Joke Collection Website - Blessing messages - How to capture popular comments of Netease Cloud Music with Python
How to capture popular comments of Netease Cloud Music with Python
order
Recently, I have been studying the content related to text mining. The so-called clever woman cannot cook without rice. If you want to analyze the text, you must first get the text. There are many ways to obtain text, such as downloading ready-made text documents from the Internet or obtaining data through APIs provided by third parties. But sometimes the data we want cannot be obtained directly, because there is no direct download channel or API for us to obtain the data. So what should we do at this time? There is a better way to get the desired data through web crawler, which is to write computer programs to pretend to be users. With the high efficiency of computer, we can get data conveniently and quickly.
About reptiles
So how do you write reptile? There are many languages that can write reptiles, such as Java, php, python and so on. Personally, I prefer python. Because python not only has a powerful built-in network library, but also many excellent third-party libraries, others made wheels directly, so we can just use them, which brings great convenience to writing reptiles. It is no exaggeration to say that you can actually write a small crawler with less than 10 lines of python code, while you can write a lot of code in other languages. Simplicity is a great advantage of python.
Well, before it's too late, let's get down to business today. In recent years, Netease cloud music has become popular. I am a user of Netease Cloud Music myself, and I have used it for several years. I used to use QQ music and cool dogs. Based on my own personal experience, I think the biggest feature of Netease Cloud Music is accurate song recommendation and unique user comments (solemnly declare! ! ! This is not a soft article, not an advertisement! ! ! Only represents personal views, don't spray if you don't like it! )。 There are often some divine comments that are praised a lot under a song. In addition, Netease Cloud Music moved selected user comments to the subway a few days ago, and Netease Cloud Music's comments were on fire again. So I want to analyze Netease Cloud's comments, find out the rules, and especially analyze the characteristics of some hot reviews. With this goal in mind, I started grabbing comments from Netease Cloud.
online library
Python has two built-in network libraries, urllib and urllib2, but neither of them is particularly convenient to use, so here we use a well-received third-party library, requests. With the request, you only need a few lines of code to set up the proxy, simulate login and other complex crawler work. If pip is already installed, you can use pip installation request to install directly.

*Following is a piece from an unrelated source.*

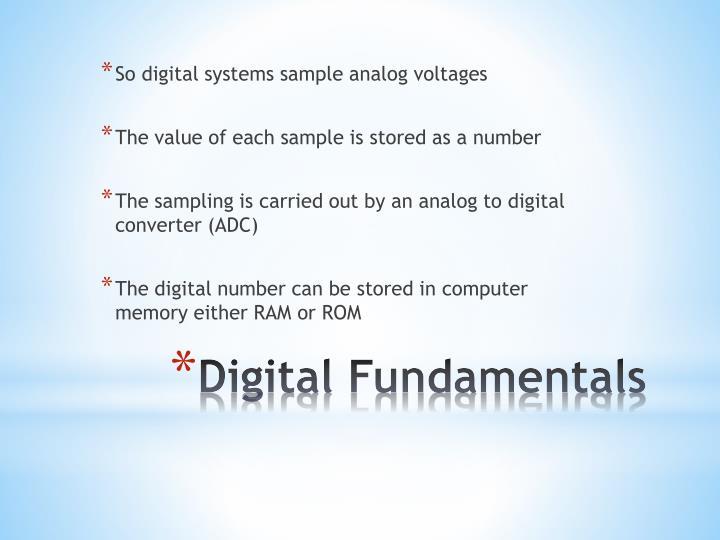So digital systems sample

The address of Chinese document is here = (organic) | utmcmd = organic; playerid = 8 15689 1 1; _ _ utmb = 94650624 . 23 . 10. 1490672820 ",
Connection':' Keep Alive',
Quoted by ":/"}
# Set proxy server
Agent = {
Element (url):
hot_comments_list = []
Hot_comments_list.append(u "user ID user nickname user avatar address comment time likes total comment content")
Params = get_params( 1) # Page 1
encSecKey = get_encSecKey()
json_text = get_json(url,params,encSecKey)

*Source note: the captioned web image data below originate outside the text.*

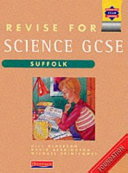 Revise for GCSE Science: Suffolk Foundation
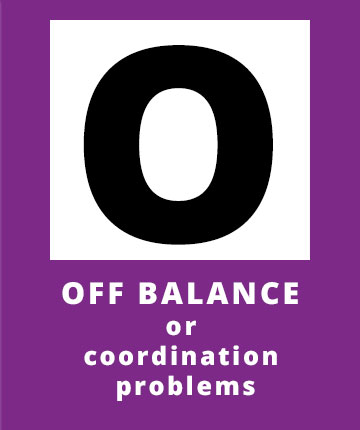 O for Off Balance or coordination problems a possible sign of a stroke | Stroke Recovery Foundation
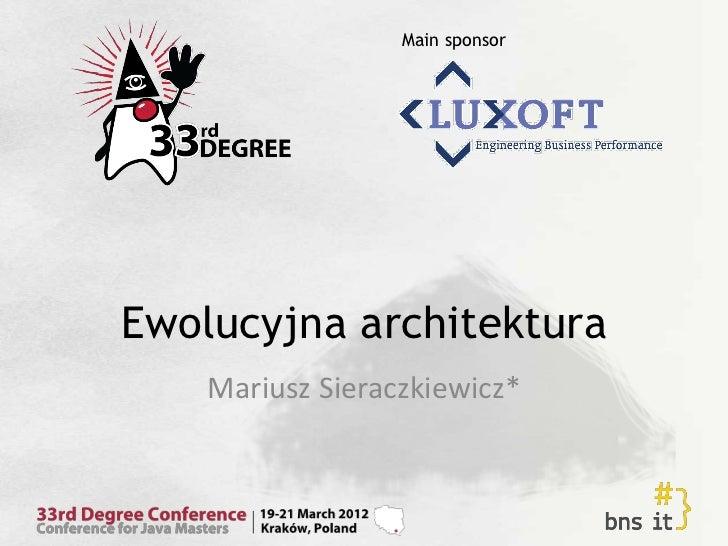Main sponsorEwolucyjna architektura    Mariusz Sieraczkiewicz*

json_dict = json.loads(json_text)
Hot _ comments = JSON _ dict ['Top Comments'] # Top Comments
Print ("* * * has %d popular comments!" % len (popular comment))
For items in popular comments:
Comment = item['content'] # comment content
LikedCount = item['likedCount'] # Always like numbers.

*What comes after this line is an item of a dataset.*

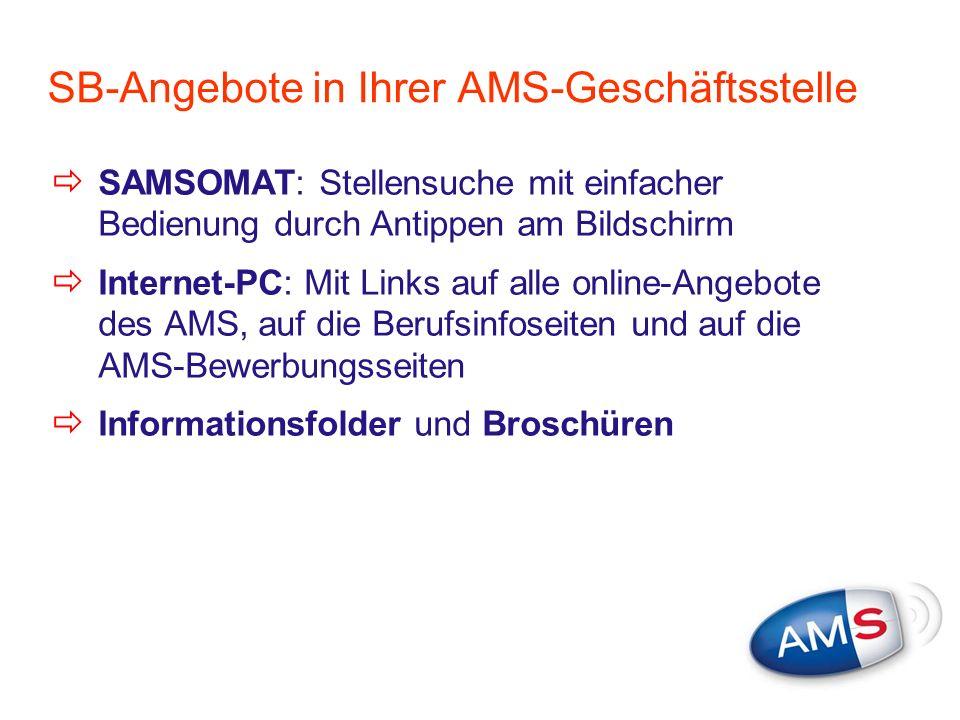 SB-Angebote in Ihrer AMS-Geschäftsstelle SAMSOMAT: Stellensuche mit einfacher Bedienung durch Antippen am Bildschirm Internet-PC: Mit Links auf alle o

Comment_time = item['time'] # comment time (timestamp)
UserID = item[' User'] ['User ID'] # Commenter ID
Nickname = Project ['User'] ['Nickname'] # Nickname
Avatar website = project ['user'] ['avatar website'] # avatar address
Comment_info = userID+""+nickname+"+avatar URL+""+comment _ time+""+likedcount+""+comment+u" "
hot _ comments _ list . append(comment _ info)
Return to the list of popular comments
# Capture all comments on a song
Define get all comments (url):
All_comments_list = [] # Store all comments.
All_comments_list.append(u "user ID user nickname user avatar address comment time likes total comment content) # header information
params = get_params( 1)
encSecKey = get_encSecKey()
json_text = get_json(url,params,encSecKey)
json_dict = json.loads(json_text)
comments _ num = int(JSON _ dict[' total '])
if(comments_num % 20 == 0):
- Previous article:How long can Changzhou find out the violation?
- Next article:How to deal with the delay of receiving SMS by mobile phone! !
- Related articles
- It turns out that every short message that can make me turn around is an episode of your regretful moment.
- 315 exposed low-end children’s smart watch: a walking peeping device
- Is it illegal to expose Lao Lai on the Internet?
- Tc is the abbreviation of which city in China.
- Why can't my mobile card work? You can't plug in other mobile phones or send text messages. The prompt is "Please check the network settings".
- Small class warm reminder short content
- I received a text message today, saying that I want to fall in love with you, okay? I answered who he was and never answered me again, wondering if he was a liar.
- Can mobile and multi-number extensions be found out by others?
- Why can't WeChat send messages? What happened?
- Overdue credit cards have been negotiated for repayment. Why did you send a text message about the publicity period?